J’ai transmis à Mme Ciller le message très cordial du Président de la République française et du Premier ministre à l’intention du Président Demirel et à l’intention du Premier ministre, M. Erbakan, et de l’ensemble des autorités turques. Je veux dire en conclusion la très grande attention amicale que nous continuerons de porter, dans l’esprit des Accords de 1921, qui sont maintenant anciens. Nous en tirerons les leçons pour l’avenir, pour la marche de la Turquie vers l’Union européenne, dans cette zone où nous avons besoin d’elle pour la stabilité de cette région.
Q. : (Question sur la situation des Droits de l’Homme)
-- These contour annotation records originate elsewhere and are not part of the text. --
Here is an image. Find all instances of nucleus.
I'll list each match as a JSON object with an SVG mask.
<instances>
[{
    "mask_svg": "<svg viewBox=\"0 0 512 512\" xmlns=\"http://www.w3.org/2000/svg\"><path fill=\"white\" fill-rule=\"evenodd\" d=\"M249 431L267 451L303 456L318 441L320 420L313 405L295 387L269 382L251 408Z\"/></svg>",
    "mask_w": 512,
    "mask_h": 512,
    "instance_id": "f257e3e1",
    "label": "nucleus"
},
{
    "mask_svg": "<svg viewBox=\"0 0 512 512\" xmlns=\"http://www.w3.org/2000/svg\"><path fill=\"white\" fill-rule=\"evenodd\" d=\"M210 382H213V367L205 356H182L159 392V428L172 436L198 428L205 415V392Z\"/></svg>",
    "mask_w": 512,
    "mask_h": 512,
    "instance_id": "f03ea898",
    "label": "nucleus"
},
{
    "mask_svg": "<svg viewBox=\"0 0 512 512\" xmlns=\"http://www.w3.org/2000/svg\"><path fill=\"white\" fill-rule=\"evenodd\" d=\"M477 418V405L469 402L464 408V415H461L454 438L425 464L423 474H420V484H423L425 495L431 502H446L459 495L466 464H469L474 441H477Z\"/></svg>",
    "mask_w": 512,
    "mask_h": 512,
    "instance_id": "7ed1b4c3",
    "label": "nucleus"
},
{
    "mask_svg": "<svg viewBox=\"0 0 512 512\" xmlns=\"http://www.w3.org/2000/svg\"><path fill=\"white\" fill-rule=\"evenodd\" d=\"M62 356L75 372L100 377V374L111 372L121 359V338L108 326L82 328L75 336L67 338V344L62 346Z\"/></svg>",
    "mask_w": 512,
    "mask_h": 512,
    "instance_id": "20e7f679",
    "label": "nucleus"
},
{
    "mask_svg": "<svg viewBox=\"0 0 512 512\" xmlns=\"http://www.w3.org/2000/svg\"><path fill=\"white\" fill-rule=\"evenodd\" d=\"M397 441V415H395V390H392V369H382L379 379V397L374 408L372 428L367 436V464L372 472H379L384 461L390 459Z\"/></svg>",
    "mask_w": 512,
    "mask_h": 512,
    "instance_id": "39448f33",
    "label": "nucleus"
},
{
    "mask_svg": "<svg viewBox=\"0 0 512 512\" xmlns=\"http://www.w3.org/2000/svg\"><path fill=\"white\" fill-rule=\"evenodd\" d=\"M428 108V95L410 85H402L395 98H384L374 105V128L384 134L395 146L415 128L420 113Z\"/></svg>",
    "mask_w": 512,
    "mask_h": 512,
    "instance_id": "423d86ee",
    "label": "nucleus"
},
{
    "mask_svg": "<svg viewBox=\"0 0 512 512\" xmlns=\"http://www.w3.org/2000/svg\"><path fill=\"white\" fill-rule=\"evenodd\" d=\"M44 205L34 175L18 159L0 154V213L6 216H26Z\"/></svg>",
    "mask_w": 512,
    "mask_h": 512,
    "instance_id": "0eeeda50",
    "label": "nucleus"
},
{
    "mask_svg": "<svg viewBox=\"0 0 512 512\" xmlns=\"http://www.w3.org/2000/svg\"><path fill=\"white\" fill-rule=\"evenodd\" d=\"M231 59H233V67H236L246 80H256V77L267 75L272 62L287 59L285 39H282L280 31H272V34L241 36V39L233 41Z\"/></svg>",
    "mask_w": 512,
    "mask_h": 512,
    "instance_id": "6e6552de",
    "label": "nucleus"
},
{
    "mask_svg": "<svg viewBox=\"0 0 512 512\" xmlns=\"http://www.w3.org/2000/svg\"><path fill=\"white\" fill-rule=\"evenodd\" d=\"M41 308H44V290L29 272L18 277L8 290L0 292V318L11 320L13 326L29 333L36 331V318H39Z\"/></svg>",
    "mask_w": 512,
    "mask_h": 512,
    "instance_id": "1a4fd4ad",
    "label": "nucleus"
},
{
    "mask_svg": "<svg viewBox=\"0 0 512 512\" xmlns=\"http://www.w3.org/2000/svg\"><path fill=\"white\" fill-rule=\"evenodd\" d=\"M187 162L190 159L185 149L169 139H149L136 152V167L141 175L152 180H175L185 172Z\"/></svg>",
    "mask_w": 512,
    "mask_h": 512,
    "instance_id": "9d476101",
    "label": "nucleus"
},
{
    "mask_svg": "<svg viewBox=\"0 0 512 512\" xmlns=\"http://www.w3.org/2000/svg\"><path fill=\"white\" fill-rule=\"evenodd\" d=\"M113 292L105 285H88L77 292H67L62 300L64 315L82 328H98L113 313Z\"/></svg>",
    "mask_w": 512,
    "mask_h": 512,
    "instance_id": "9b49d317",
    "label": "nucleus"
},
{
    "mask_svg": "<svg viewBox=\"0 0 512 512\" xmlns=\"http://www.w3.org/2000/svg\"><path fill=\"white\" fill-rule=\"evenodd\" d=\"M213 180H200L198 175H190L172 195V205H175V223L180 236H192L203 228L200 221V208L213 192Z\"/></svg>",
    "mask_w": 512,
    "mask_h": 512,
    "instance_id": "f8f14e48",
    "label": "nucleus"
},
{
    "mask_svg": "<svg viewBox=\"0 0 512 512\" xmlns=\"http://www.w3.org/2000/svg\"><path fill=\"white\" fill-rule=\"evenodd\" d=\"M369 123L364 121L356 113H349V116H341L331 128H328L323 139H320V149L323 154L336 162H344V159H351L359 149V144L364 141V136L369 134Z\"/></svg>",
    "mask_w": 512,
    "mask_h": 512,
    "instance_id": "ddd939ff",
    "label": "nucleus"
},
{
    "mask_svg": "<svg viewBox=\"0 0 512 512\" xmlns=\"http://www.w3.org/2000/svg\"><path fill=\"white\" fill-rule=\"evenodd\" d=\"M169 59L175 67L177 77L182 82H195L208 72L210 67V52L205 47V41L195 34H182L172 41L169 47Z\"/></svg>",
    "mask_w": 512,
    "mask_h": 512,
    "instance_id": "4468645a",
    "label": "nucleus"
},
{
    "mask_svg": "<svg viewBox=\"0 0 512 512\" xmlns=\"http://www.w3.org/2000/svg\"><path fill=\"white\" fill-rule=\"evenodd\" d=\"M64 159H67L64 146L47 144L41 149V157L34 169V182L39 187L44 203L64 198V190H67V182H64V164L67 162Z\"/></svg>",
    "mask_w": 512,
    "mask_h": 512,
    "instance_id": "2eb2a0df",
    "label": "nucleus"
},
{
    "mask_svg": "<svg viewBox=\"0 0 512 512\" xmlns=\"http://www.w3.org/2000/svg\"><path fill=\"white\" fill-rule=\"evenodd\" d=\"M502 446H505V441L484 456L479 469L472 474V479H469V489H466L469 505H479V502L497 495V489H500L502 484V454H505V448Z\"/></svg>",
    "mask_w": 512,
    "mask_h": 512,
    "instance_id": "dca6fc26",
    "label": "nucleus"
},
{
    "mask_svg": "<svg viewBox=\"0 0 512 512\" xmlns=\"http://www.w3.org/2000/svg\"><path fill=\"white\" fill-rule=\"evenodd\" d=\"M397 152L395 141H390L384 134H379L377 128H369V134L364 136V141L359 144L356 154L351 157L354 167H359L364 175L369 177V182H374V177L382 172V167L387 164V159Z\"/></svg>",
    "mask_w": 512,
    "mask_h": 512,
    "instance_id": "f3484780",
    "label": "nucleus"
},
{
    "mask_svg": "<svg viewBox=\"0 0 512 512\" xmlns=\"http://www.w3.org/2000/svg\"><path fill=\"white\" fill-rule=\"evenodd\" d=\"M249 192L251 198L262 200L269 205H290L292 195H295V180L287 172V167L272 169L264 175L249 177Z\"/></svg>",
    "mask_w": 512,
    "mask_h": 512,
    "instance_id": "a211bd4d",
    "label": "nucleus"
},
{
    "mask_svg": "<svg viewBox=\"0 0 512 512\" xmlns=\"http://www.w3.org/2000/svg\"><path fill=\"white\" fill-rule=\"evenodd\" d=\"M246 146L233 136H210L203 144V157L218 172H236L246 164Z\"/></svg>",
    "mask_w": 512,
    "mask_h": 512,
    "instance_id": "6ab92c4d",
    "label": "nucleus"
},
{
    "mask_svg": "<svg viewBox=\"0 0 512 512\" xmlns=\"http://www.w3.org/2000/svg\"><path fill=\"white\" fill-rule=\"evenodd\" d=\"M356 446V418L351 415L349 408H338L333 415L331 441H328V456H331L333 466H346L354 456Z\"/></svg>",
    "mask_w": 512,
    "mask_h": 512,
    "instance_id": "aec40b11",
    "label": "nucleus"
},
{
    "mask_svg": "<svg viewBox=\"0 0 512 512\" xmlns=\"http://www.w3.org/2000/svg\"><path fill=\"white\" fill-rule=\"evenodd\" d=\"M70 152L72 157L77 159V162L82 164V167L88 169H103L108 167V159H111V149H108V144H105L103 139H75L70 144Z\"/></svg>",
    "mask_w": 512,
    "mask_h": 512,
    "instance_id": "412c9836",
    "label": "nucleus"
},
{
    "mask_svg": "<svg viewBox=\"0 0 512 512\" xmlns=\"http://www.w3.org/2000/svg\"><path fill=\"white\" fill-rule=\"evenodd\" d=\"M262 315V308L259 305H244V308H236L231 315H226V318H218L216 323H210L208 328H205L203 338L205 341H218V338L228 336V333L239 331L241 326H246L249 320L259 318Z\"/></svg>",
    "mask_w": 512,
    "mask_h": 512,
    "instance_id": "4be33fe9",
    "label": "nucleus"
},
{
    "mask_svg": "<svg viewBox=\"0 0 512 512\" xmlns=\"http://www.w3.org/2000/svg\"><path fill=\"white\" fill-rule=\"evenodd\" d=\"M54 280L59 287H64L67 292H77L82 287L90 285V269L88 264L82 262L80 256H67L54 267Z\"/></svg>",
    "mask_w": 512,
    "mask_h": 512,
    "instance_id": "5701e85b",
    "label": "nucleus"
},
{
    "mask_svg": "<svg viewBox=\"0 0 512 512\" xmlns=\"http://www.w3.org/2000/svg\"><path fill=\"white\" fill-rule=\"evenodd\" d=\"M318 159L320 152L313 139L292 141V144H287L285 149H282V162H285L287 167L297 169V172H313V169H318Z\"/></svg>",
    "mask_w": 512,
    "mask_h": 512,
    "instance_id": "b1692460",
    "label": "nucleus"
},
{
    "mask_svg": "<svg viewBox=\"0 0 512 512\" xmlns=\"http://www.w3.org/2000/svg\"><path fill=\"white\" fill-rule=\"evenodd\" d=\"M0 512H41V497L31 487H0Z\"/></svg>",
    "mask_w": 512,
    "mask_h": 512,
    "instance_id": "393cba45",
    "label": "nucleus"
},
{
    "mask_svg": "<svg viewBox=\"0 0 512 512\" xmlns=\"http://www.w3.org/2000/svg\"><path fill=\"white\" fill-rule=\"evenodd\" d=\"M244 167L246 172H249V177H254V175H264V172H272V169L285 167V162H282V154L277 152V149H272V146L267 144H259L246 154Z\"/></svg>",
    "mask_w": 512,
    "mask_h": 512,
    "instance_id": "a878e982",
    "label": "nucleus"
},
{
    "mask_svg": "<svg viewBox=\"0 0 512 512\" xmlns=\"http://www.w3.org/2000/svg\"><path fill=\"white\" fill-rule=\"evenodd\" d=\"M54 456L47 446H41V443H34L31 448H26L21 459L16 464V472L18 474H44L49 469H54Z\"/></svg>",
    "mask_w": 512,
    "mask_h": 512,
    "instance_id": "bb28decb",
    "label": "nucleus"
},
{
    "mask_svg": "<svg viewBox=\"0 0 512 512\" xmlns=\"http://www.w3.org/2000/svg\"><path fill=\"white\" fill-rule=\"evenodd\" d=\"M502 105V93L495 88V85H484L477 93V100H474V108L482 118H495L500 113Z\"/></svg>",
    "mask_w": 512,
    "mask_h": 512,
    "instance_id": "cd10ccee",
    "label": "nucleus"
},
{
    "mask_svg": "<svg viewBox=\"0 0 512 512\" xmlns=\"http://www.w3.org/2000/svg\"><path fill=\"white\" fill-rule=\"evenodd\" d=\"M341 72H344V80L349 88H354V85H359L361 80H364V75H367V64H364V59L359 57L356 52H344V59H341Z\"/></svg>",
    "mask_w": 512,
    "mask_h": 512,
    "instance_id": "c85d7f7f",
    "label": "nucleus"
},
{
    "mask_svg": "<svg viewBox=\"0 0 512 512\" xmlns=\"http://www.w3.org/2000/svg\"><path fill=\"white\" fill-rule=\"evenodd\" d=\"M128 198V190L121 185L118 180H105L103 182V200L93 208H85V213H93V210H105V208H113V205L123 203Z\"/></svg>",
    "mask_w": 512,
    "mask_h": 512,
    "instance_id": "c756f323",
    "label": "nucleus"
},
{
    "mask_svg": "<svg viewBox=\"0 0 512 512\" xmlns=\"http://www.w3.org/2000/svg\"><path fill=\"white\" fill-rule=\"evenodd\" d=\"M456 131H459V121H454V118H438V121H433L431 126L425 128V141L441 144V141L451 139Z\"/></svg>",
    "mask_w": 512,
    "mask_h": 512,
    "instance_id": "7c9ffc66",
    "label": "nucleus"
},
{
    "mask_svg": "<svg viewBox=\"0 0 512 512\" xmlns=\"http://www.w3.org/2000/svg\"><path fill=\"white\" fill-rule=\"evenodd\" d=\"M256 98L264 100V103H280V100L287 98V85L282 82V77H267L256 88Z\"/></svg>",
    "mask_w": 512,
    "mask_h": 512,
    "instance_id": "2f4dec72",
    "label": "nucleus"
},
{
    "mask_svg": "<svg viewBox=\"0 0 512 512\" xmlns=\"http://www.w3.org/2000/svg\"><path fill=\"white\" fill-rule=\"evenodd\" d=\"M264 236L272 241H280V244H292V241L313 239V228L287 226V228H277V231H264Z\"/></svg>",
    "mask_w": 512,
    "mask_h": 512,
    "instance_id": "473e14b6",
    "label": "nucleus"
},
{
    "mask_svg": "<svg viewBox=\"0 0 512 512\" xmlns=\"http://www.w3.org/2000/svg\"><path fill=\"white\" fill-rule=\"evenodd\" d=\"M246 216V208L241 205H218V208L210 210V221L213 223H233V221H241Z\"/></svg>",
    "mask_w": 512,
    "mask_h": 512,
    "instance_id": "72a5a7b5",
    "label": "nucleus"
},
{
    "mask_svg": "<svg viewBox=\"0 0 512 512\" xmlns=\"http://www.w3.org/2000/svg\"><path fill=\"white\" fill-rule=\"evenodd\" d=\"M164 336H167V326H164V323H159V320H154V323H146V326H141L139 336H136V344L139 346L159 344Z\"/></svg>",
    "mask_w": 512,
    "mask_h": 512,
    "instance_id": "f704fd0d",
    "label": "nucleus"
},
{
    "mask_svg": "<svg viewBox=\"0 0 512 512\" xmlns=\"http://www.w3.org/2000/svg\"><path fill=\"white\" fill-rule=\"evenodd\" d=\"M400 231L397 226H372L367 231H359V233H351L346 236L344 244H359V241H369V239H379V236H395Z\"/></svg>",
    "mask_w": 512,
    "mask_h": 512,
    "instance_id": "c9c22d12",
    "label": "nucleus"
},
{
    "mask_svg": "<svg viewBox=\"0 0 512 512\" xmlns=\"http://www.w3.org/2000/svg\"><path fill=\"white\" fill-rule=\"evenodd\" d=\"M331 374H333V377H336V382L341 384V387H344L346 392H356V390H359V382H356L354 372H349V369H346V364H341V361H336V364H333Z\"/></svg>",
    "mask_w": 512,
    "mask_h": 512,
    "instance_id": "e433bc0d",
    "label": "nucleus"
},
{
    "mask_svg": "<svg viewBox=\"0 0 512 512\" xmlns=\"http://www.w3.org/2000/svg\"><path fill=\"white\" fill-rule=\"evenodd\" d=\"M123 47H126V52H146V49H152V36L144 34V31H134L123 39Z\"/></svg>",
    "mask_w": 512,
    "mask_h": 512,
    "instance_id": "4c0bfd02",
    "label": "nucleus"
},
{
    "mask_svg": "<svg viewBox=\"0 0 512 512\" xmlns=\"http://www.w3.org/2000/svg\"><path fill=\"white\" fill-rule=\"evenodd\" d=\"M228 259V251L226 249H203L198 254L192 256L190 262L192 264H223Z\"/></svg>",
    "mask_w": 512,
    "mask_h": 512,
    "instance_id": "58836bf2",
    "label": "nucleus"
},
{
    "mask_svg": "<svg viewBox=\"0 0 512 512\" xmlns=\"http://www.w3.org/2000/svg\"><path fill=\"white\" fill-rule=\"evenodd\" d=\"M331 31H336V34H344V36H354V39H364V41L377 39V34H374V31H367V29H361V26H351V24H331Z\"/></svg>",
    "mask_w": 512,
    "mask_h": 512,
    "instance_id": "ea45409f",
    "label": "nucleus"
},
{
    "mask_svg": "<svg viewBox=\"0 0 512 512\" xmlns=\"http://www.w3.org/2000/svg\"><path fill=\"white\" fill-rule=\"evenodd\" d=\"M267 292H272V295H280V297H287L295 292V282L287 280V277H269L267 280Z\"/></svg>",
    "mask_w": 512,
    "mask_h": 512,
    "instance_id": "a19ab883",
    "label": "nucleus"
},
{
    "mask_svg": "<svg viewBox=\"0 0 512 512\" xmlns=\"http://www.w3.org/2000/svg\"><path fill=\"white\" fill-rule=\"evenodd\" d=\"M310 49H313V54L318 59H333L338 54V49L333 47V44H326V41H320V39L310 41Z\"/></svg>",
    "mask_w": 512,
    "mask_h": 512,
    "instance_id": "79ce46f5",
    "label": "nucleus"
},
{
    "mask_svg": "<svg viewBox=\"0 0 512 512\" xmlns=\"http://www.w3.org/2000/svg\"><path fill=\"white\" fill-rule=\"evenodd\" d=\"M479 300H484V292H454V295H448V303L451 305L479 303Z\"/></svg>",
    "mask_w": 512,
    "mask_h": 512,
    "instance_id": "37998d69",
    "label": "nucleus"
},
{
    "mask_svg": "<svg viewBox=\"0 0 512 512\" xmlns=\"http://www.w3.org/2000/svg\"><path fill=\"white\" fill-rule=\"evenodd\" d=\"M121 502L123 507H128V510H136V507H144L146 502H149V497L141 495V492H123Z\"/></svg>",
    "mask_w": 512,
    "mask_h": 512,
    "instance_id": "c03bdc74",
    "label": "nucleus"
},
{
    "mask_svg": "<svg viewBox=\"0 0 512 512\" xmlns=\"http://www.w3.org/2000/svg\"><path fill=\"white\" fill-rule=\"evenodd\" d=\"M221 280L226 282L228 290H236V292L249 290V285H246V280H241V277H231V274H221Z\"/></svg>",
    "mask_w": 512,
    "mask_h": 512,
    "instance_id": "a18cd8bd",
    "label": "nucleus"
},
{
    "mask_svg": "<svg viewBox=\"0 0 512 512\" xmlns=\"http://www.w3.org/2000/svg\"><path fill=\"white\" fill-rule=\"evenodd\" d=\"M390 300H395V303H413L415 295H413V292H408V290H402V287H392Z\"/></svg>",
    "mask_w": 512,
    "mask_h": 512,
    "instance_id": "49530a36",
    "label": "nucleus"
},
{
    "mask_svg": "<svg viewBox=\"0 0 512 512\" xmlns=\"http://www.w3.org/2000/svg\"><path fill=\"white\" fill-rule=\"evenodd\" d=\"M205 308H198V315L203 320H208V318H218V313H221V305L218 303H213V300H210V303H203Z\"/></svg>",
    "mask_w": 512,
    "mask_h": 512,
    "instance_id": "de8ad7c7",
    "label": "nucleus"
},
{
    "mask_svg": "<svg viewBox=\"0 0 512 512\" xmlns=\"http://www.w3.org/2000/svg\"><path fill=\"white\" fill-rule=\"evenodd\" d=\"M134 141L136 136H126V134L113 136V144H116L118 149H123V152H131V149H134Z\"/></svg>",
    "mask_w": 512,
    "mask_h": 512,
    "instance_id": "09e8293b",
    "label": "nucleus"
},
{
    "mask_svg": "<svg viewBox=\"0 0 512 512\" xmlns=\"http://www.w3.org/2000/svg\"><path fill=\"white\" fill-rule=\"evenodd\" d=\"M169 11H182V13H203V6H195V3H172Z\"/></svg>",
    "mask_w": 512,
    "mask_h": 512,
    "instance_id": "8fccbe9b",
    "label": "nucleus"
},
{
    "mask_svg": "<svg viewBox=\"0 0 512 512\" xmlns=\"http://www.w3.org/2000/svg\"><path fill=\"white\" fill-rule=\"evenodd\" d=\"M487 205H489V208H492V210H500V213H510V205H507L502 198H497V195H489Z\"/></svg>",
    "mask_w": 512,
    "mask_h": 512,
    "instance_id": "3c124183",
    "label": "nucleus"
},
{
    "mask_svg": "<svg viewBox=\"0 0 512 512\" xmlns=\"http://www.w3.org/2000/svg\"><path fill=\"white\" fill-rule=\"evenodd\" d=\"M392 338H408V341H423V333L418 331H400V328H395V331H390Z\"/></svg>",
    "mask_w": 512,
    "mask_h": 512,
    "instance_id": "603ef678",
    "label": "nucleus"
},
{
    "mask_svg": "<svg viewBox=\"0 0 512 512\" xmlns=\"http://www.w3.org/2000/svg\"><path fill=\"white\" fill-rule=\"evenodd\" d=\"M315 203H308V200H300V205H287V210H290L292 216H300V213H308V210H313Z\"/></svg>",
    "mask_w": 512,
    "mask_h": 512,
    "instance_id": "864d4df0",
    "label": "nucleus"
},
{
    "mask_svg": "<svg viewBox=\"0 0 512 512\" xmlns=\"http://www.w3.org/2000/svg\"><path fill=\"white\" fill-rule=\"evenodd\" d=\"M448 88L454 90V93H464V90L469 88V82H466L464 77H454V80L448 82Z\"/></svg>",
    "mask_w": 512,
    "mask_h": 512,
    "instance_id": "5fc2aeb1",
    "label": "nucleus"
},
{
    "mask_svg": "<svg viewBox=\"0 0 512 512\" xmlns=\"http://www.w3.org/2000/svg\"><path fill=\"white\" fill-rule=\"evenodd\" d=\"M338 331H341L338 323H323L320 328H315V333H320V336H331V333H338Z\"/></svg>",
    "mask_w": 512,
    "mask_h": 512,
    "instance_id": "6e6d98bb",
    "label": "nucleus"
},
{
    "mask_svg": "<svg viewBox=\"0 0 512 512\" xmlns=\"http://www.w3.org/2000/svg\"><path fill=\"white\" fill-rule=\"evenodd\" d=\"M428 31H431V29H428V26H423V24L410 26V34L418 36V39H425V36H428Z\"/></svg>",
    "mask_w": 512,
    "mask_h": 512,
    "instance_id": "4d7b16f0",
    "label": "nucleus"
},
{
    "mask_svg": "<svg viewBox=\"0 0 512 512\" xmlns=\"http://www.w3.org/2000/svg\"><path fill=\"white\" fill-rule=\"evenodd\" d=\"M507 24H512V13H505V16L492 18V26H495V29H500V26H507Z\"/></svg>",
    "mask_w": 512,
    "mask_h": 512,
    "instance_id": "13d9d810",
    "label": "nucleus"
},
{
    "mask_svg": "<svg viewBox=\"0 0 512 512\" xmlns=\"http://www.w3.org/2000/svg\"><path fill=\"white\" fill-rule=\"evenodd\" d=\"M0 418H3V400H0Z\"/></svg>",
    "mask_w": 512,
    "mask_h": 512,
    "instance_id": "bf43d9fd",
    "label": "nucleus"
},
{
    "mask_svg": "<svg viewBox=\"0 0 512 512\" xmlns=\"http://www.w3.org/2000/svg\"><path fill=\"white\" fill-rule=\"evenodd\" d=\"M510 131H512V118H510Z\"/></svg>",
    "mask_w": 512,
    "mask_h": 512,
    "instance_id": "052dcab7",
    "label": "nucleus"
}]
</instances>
R. : Vous me permettrez de dire un petit mot, sans me mêler des affaires intérieures de la Turquie. Je veux rappeler que les pays de l’Union européenne et le Parlement européen, comme il l’a montré dans une résolution le 19 septembre dernier, sont très attentifs à la question des Droits de l’Homme. Il ne s’agit pas de donner des leçons, mais au sein de l’Union européenne, et en particulier au Parlement européen, la question des Droits de l’Homme dans le monde, et en particulier dans les pays avec lesquels nous avons des relations privilégiées, est sensible. J’ai entendu avec beaucoup d’intérêt et d’attention les explications et les projets du gouvernement turc vers plus de démocratisation, vers plus de protection des Droits de l’Homme. Nous considérons qu’il s’agit là d’un pas important dans la bonne direction.